Beginning with the line that holds "Both reactions were" in the data below, give again every line through the one that holds "The researchers measured the test", exactly as written.

━━━━

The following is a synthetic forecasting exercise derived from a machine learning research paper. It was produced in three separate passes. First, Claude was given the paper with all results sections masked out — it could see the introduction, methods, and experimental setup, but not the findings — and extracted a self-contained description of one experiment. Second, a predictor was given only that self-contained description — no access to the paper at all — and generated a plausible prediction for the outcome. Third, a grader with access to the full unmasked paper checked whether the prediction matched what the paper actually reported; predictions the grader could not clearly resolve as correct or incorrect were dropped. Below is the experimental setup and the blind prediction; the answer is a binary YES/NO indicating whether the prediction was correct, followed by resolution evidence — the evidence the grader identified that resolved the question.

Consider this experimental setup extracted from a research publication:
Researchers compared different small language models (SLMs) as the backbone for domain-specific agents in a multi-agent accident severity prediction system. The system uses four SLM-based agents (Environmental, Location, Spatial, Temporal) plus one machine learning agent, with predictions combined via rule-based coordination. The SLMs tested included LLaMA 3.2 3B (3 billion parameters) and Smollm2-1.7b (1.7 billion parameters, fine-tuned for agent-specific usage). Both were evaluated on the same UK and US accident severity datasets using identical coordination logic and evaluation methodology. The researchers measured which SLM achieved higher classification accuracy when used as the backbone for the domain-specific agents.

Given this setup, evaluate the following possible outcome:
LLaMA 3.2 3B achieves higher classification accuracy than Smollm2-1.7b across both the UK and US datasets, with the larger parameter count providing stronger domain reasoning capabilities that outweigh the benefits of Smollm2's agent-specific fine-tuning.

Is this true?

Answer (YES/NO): NO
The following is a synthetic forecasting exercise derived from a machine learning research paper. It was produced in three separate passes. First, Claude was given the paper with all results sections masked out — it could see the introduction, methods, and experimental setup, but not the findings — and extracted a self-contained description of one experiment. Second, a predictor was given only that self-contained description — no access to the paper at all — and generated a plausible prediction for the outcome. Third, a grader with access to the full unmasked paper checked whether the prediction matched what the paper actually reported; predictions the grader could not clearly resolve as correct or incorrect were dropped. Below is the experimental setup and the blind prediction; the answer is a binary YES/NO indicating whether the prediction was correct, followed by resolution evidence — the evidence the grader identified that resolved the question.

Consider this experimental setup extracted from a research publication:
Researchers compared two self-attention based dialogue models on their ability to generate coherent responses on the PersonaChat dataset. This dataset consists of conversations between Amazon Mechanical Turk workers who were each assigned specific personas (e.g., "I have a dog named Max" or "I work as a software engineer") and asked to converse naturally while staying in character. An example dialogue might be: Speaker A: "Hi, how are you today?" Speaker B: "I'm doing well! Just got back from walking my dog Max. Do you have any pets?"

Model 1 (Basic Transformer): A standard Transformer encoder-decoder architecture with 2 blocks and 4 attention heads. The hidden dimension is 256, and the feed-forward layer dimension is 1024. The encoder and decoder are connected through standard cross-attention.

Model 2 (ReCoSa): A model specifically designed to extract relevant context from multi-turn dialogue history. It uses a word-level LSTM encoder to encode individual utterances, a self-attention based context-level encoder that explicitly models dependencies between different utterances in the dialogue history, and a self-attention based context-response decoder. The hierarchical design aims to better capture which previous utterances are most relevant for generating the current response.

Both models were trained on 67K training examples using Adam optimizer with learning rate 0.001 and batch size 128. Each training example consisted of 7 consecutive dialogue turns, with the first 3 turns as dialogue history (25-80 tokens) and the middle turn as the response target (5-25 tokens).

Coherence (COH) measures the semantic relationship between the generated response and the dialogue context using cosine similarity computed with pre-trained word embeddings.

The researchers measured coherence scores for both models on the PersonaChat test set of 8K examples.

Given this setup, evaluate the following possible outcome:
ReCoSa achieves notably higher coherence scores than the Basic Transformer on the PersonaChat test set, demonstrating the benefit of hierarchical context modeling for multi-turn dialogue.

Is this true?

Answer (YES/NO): NO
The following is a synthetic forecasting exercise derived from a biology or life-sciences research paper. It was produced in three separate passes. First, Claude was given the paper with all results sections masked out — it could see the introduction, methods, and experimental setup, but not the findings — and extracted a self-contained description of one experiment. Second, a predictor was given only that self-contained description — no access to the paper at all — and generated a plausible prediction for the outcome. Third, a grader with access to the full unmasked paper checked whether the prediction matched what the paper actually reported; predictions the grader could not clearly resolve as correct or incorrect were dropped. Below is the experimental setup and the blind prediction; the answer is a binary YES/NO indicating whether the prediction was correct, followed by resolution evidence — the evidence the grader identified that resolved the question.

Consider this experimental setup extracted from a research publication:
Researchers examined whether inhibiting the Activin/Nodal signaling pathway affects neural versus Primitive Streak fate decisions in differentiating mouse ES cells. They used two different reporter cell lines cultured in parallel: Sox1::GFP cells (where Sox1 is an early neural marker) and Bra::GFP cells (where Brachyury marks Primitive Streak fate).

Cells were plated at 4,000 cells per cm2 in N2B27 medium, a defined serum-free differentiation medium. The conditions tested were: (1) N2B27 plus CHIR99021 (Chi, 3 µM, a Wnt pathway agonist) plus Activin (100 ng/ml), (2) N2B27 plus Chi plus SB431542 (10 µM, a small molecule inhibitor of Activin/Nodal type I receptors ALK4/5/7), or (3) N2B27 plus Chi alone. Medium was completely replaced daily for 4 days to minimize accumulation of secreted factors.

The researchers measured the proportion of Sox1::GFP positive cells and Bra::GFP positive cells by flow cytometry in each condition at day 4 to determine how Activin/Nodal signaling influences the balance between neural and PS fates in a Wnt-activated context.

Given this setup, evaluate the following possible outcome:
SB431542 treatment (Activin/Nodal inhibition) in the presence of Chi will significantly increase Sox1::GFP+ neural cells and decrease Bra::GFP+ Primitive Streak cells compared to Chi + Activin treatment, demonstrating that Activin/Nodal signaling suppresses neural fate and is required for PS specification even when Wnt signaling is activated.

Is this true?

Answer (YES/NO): YES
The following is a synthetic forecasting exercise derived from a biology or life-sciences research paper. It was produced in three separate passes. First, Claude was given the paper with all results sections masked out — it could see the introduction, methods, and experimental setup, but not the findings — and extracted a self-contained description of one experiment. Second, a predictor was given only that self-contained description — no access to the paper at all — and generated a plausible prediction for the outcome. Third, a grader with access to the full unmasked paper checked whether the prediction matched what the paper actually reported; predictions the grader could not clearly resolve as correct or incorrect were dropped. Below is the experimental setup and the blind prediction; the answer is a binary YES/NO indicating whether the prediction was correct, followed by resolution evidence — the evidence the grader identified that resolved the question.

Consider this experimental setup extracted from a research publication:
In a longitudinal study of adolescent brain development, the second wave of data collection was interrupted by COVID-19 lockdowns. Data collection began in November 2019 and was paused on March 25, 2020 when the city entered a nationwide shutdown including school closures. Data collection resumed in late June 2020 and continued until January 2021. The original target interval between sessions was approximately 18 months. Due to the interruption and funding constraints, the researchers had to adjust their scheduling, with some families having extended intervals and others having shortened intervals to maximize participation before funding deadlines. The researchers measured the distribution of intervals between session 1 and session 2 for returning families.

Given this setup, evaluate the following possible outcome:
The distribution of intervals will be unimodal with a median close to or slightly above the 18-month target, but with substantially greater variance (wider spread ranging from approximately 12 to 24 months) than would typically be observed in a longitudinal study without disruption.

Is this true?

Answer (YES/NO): NO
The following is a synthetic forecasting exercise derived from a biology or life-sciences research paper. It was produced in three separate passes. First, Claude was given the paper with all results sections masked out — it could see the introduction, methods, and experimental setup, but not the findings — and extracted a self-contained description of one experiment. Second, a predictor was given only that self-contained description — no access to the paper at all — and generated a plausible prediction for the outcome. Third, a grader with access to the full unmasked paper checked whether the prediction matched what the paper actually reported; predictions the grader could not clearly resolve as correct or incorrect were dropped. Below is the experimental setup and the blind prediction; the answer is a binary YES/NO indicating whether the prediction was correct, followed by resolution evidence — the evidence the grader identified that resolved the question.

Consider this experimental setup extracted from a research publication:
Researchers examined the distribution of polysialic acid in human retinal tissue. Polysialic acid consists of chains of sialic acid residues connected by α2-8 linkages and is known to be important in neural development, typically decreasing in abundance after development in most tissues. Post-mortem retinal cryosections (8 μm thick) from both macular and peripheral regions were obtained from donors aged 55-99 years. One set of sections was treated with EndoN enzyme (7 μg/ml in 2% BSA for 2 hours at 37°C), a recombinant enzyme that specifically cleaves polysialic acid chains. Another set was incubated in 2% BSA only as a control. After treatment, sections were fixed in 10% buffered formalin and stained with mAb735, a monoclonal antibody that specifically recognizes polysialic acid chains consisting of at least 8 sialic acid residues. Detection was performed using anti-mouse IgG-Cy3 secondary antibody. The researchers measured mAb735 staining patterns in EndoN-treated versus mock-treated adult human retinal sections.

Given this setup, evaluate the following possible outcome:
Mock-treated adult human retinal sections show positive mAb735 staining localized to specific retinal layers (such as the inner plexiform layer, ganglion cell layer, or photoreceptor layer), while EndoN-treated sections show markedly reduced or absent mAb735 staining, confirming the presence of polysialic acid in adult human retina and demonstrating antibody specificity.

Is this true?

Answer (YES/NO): YES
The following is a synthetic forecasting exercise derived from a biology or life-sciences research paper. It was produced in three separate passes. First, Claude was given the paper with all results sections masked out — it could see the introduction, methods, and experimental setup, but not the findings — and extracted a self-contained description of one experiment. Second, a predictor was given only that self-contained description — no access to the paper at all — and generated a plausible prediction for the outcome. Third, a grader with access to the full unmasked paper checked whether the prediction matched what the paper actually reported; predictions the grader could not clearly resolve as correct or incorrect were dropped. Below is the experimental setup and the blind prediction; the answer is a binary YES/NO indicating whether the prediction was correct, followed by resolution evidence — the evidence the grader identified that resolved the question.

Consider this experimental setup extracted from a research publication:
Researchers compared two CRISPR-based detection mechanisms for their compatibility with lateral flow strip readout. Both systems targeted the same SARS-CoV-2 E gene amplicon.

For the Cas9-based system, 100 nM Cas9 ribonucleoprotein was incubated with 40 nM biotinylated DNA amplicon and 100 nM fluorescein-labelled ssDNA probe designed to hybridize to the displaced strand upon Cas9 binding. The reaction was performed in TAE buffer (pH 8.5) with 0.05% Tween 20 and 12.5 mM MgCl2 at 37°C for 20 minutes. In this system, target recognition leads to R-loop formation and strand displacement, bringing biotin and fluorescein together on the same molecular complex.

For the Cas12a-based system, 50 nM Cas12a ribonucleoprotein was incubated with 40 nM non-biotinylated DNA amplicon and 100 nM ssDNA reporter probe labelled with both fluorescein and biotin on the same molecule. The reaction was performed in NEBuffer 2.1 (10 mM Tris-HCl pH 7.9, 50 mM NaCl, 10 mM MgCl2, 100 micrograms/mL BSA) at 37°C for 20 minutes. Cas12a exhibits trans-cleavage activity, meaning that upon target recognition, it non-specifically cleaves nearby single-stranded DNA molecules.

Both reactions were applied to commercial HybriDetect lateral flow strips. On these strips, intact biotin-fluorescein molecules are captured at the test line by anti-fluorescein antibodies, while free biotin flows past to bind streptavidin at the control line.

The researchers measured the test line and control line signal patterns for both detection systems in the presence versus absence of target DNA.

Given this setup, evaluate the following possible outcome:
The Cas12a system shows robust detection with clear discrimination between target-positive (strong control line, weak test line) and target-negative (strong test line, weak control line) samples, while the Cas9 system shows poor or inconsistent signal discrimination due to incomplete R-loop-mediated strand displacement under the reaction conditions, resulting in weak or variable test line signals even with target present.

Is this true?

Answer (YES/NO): NO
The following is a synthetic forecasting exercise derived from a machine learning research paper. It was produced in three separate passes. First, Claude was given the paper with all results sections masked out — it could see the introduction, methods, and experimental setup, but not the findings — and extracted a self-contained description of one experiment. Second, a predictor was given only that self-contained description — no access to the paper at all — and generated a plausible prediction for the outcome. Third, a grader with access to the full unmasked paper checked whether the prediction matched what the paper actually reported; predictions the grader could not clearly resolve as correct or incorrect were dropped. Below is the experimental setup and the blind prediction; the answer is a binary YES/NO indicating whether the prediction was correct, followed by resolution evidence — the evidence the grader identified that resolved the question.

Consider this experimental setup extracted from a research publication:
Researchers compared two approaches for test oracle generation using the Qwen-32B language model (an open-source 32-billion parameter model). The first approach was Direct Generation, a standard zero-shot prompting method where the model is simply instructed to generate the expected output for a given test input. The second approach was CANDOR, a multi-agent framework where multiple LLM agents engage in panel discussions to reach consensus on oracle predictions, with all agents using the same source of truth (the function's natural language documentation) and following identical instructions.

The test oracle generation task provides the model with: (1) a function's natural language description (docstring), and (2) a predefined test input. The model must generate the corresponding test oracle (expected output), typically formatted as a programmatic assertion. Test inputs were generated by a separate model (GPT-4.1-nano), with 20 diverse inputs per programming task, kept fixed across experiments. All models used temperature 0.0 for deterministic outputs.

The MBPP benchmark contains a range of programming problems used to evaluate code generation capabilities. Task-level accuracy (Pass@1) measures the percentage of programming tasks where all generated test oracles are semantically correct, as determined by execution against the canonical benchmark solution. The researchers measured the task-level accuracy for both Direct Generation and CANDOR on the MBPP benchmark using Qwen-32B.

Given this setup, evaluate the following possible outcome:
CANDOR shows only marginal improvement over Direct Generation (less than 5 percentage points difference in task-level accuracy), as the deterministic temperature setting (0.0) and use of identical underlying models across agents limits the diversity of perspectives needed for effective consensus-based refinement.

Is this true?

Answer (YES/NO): NO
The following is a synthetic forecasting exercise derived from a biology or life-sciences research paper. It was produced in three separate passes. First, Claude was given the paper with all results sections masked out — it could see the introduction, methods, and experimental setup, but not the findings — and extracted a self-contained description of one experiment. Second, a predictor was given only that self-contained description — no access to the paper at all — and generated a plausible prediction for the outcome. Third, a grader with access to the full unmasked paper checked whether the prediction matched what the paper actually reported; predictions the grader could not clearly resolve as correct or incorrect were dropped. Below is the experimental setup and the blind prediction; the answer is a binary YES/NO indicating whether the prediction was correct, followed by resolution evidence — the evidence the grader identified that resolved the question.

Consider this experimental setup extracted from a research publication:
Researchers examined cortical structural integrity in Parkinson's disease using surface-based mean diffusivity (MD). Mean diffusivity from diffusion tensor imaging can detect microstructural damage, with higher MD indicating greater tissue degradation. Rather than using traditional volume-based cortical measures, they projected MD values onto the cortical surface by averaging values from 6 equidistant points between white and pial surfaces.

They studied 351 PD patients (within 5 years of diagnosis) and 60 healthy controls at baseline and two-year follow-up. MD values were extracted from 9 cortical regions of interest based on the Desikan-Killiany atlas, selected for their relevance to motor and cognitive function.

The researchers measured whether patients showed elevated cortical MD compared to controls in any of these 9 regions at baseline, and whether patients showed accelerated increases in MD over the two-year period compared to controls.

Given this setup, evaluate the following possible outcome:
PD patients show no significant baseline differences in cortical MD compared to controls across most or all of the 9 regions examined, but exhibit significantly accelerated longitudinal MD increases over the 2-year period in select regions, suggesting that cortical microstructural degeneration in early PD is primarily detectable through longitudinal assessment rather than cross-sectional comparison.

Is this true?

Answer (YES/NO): NO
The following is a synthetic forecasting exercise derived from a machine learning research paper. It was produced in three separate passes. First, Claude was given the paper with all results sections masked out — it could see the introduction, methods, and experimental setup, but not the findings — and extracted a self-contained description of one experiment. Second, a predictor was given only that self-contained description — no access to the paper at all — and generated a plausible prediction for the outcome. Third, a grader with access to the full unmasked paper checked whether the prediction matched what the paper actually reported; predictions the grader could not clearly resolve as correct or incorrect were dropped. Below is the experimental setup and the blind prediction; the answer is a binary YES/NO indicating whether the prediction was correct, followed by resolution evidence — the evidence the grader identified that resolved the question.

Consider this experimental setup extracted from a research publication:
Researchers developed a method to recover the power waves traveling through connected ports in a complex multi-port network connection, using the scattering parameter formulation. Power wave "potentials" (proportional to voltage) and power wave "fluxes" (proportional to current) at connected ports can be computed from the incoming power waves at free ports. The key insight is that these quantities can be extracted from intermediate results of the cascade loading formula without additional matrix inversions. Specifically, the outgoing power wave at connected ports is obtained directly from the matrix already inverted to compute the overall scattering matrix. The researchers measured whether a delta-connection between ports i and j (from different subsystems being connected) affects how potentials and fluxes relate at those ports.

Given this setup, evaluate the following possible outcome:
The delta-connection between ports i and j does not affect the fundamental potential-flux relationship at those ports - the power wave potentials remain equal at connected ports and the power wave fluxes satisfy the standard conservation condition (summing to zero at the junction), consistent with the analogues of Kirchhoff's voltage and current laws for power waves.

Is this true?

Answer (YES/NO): YES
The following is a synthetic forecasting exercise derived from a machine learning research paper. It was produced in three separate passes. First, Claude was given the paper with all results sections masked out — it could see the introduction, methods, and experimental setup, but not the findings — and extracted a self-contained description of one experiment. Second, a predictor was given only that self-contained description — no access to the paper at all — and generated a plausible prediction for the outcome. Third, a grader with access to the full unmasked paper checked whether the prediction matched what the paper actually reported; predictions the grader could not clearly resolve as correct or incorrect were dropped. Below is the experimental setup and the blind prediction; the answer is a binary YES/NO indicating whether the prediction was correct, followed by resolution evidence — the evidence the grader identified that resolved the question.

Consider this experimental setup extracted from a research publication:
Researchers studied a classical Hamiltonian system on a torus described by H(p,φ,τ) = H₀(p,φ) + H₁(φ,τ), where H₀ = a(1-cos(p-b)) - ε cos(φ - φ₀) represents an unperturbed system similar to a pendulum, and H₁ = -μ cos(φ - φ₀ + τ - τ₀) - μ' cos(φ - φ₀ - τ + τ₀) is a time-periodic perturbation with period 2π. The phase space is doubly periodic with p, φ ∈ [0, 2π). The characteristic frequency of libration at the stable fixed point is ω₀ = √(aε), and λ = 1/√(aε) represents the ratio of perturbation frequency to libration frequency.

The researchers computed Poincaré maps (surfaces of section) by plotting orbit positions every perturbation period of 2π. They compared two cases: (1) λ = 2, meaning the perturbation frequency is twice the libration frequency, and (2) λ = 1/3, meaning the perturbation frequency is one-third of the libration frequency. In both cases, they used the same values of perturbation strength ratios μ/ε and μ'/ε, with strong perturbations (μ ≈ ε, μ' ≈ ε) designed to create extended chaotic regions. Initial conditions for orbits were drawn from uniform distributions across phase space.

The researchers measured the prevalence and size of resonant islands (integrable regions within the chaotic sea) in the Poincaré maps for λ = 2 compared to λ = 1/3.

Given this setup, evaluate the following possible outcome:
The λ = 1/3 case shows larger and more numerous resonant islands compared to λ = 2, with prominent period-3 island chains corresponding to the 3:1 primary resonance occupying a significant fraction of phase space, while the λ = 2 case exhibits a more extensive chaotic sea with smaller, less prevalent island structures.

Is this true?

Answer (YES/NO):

━━━━

*Response*.
Both reactions were applied to commercial HybriDetect lateral flow strips. On these strips, intact biotin-fluorescein molecules are captured at the test line by anti-fluorescein antibodies, while free biotin flows past to bind streptavidin at the control line.

The researchers measured the test line and control line signal patterns for both detection systems in the presence versus absence of target DNA.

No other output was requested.